[Records provided]
----------------------------------------

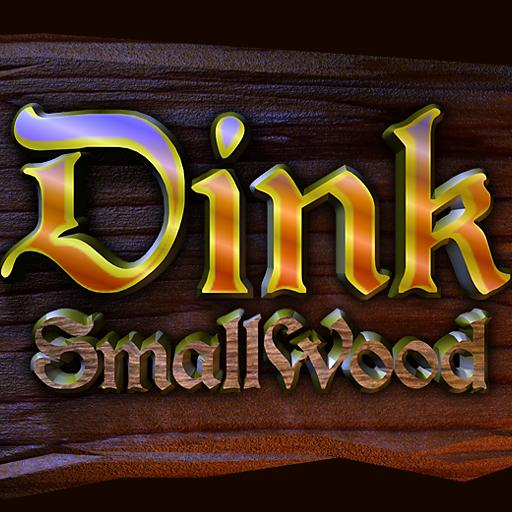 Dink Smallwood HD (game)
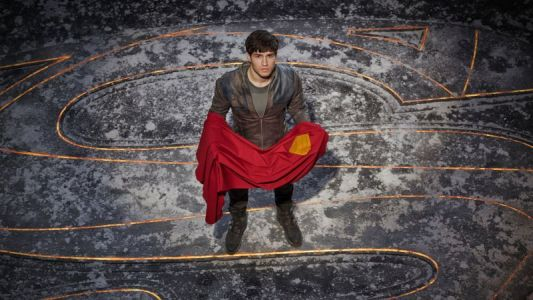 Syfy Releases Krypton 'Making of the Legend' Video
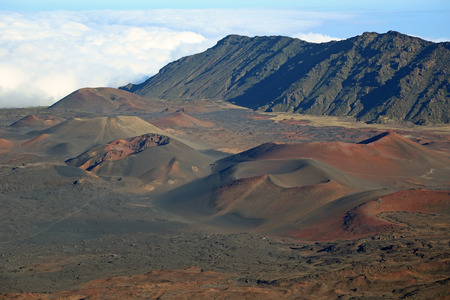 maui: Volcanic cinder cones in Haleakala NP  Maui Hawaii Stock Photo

----------------------------------------

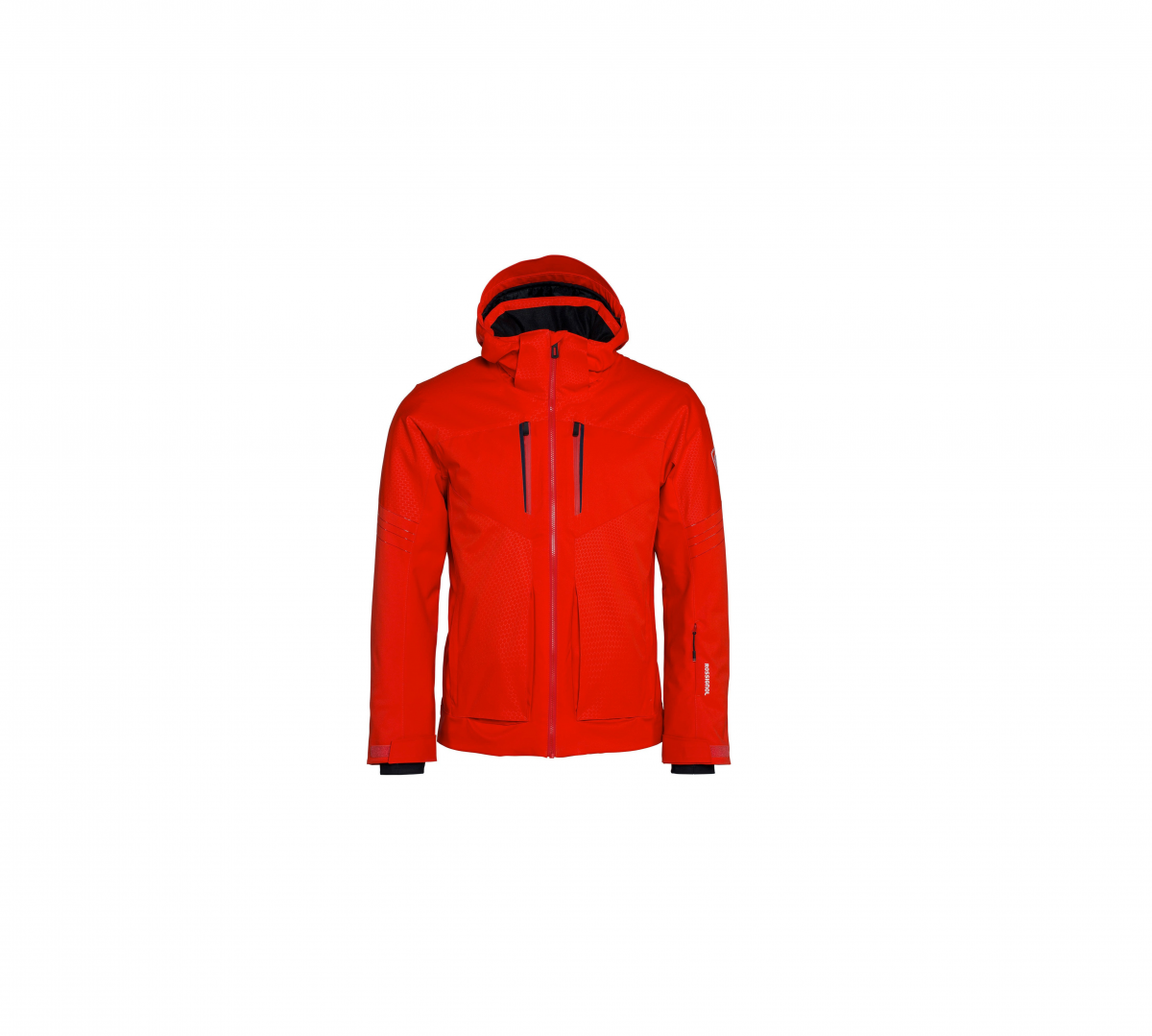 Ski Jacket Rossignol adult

----------------------------------------

[Work instructions] Using the data above, which lines fall from the one with "Dink Smallwood HD (game)" through the one with "maui: Volcanic cinder"? Repeat them exactly, ends included, minus any pictures.

[Reply]
 Dink Smallwood HD (game)
 Syfy Releases Krypton 'Making of the Legend' Video
 maui: Volcanic cinder cones in Haleakala NP  Maui Hawaii Stock Photo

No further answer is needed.